▸ **Exercise task**
Write out, character for character, the lines of the records from the line containing "How far is the" up to and including the line containing "378 centimetres".

------------

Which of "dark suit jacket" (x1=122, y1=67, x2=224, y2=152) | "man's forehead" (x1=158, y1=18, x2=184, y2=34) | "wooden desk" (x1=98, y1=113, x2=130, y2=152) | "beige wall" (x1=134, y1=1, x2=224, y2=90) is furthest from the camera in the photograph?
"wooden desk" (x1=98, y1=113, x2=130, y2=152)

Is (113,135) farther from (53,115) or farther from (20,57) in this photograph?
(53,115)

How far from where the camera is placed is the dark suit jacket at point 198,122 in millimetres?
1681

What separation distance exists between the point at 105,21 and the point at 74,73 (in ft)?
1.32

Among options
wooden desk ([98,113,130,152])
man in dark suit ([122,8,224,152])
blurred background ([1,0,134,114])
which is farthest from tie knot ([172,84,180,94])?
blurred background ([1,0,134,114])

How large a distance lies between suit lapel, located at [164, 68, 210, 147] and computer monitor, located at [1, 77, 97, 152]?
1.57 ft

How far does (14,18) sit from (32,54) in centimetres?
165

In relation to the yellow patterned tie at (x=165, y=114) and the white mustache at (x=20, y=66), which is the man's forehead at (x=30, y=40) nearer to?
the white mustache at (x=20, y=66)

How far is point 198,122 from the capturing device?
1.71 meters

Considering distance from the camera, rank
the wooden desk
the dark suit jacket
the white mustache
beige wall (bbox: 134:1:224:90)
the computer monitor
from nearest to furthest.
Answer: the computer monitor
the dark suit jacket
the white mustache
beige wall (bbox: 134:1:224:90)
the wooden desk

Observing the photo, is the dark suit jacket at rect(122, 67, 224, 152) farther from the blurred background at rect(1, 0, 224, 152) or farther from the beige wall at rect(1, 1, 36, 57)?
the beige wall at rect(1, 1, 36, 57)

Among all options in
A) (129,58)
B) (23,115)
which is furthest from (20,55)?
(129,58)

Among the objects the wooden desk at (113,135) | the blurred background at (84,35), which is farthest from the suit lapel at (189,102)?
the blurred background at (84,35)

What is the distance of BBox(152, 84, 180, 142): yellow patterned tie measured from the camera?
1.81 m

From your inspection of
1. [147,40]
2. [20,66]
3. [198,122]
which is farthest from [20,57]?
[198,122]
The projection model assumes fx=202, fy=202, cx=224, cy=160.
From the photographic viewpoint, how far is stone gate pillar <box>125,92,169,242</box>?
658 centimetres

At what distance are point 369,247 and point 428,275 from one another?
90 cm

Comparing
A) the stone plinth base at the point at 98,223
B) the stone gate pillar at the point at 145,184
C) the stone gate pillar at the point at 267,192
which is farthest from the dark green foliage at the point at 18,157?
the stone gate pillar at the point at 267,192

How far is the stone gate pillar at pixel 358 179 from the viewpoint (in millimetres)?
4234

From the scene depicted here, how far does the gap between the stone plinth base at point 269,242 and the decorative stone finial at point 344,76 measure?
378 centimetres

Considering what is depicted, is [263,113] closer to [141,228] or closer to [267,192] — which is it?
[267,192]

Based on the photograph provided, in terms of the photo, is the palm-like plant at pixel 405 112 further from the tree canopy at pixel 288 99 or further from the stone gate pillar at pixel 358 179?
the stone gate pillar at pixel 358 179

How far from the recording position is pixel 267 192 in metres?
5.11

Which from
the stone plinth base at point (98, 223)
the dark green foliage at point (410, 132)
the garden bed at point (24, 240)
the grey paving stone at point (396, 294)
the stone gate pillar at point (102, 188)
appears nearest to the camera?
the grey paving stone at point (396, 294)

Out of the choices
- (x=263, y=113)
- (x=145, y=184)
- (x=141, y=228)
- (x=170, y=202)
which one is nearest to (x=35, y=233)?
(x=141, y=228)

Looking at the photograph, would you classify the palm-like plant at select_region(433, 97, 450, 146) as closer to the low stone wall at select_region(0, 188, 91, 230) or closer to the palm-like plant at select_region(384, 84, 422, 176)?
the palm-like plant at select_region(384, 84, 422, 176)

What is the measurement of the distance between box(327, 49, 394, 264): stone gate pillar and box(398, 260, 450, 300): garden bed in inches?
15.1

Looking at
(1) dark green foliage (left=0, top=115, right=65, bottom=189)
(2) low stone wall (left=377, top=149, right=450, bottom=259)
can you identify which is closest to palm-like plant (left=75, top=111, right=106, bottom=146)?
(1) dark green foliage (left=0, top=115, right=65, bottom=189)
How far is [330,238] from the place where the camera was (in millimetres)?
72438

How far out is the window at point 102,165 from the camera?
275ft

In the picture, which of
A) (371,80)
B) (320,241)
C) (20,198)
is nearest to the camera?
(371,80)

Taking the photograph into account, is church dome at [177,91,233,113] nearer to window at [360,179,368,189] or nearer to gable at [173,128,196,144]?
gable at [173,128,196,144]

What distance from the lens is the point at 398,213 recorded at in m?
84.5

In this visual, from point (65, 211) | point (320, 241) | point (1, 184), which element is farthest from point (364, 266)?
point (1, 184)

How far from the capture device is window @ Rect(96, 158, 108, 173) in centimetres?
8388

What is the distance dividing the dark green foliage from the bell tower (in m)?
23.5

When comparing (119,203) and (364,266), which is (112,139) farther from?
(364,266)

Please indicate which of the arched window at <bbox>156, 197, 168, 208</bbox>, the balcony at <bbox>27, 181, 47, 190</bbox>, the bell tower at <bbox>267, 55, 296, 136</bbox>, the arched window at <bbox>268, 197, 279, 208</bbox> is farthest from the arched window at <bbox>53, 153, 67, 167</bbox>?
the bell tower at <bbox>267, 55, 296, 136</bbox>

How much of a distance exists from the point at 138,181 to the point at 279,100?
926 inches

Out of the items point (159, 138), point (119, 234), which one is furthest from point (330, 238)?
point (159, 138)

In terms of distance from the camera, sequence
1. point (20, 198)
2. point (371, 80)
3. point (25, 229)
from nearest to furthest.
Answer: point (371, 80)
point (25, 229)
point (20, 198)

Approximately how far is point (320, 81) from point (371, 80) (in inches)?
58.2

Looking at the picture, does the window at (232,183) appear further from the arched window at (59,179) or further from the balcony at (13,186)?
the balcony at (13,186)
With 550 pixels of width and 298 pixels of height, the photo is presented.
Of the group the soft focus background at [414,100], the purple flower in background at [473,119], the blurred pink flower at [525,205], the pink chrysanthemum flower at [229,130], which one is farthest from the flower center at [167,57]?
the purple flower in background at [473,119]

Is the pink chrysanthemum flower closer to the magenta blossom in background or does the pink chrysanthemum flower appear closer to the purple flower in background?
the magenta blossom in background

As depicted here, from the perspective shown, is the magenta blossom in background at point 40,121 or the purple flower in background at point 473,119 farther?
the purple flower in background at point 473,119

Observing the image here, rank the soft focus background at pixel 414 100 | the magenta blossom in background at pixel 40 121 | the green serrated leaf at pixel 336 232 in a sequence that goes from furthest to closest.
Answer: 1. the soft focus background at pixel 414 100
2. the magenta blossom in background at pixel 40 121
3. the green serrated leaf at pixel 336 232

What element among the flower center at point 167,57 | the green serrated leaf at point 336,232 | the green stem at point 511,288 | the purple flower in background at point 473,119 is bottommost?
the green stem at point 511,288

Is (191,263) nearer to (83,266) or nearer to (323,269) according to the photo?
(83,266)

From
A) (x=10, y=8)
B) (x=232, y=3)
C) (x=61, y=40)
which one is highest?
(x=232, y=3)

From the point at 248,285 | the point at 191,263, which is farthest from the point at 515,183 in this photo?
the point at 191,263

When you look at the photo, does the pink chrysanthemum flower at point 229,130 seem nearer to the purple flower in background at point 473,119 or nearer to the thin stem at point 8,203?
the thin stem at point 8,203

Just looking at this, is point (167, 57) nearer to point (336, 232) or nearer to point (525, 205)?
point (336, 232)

------------

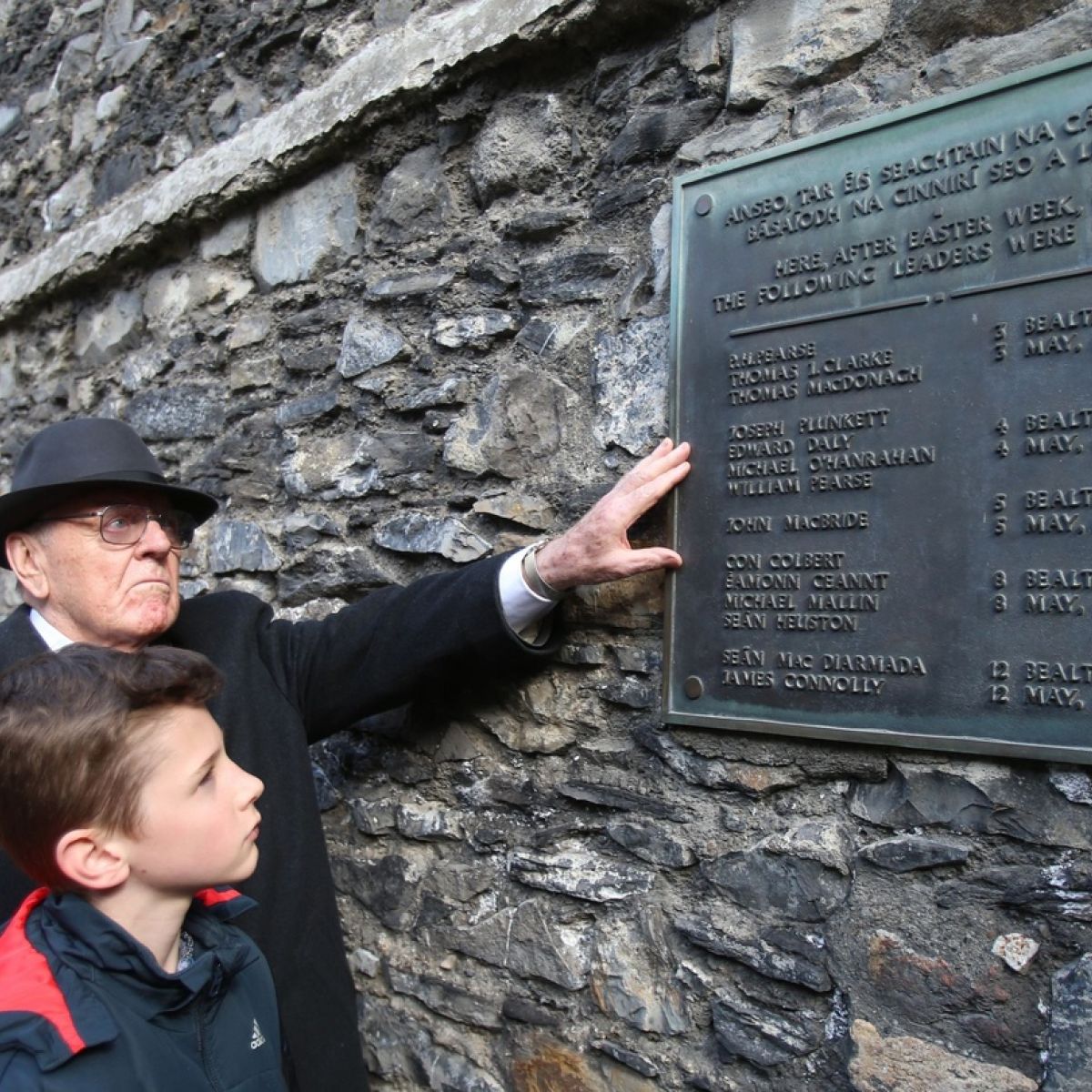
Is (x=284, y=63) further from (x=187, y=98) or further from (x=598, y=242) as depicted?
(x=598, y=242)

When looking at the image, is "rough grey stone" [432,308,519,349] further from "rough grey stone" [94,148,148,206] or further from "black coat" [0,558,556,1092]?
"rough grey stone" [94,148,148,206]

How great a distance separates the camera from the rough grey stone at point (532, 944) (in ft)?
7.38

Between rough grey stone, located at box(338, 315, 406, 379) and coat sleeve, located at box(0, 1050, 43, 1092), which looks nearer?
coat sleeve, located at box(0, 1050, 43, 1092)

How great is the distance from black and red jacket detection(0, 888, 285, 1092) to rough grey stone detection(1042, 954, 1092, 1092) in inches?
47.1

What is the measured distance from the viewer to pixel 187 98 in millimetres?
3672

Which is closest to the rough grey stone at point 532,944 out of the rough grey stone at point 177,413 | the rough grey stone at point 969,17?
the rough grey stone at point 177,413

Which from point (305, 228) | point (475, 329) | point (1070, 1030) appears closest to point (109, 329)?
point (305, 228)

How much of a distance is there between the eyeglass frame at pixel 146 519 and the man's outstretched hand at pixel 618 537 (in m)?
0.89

------------

▸ **Solution to the exercise**
How far is the stone gate pillar at pixel 358 179 from the viewpoint (in millimetres)?
4234

From the scene depicted here, how far does the gap between the stone plinth base at point 269,242 and the decorative stone finial at point 344,76 measure?
378 centimetres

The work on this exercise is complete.